Like almost everything else it does, New York inspects buses in a big way. Spread out over eight geographic regions, more than 100 inspectors from the state Department of Transportation perform more than 140,000 semi-annual bus inspections for 3,000 public and private operators and their 50,000 vehicles, including 40,000 school buses. It's the nation's largest bus inspection program.
BUSNET's open books
New York state law mandates bus inspections every six months. Do the math, and it quickly becomes obvious that the records from one inspection interval — not to mention three or four year's worth — involve a massive amount of information and a corresponding mountain of paper records.

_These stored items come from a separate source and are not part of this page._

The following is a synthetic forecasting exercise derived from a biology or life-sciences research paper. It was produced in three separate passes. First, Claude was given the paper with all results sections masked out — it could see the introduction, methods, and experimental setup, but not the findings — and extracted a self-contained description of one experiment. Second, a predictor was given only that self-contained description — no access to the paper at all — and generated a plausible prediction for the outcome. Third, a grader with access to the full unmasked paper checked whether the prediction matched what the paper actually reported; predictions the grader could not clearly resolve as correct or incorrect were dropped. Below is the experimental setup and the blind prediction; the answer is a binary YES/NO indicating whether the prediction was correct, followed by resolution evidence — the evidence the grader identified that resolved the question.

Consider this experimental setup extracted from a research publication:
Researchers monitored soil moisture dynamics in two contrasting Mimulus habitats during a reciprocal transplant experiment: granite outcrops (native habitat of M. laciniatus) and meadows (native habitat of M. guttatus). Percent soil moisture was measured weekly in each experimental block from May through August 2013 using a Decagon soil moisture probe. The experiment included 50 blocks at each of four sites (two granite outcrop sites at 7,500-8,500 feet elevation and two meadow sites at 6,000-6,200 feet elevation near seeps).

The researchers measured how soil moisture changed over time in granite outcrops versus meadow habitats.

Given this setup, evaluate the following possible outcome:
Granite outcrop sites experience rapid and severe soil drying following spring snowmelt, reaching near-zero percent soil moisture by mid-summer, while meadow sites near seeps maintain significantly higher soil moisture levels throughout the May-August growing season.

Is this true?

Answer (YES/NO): NO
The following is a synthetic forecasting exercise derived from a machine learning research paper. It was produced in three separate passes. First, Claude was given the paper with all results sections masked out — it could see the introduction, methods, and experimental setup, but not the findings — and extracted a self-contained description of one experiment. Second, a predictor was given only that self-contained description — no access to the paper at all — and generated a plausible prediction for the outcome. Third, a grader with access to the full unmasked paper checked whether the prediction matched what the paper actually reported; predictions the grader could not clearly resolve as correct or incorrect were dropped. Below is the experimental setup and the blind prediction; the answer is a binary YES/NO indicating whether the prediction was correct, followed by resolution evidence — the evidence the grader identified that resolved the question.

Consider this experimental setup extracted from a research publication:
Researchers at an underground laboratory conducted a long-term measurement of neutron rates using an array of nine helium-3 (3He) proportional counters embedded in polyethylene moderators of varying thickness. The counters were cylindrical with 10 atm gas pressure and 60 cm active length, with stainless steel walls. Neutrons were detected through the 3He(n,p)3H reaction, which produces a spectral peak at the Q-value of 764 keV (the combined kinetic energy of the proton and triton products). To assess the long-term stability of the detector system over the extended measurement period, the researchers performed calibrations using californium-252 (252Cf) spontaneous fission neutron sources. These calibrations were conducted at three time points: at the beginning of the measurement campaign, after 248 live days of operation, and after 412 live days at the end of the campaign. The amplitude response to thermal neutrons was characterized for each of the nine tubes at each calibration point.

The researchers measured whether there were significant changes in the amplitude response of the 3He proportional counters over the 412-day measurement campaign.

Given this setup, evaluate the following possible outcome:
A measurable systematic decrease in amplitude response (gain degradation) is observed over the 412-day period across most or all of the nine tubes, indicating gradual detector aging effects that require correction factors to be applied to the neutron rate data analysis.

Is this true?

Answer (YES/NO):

While the information gathered during these inspections is of obvious public interest, in most states the information itself could be buried under layers of unfriendly, or at least unwieldy, bureaucracy. New York had another idea: Why not cull all that information — it is, after all, public information — and make it available to the public in an easily retrievable form? The system it developed, BUSNET, short for "Bus Safety Information Network," accomplishes that goal, and, in typical New York fashion, the system is unique. Developed by the DOT's Passenger and Freight Safety Division/Motor Carrier Safety Bureau, BUSNET is basically a centralized database of statewide inspection reports, which offers a comprehensive overview of the safety of New York's buses and the diligence of its various bus operators. The system has not only streamlined the DOT's record keeping, it appears to have made a significant contribution to bus safety as well. When BUSNET was first launched in 1994, 23 percent of all bus operators statewide had out-of-service rates (OOS) of 40 percent or higher. During the past six months — the latest reporting period — the OOS rate was down to 15 percent.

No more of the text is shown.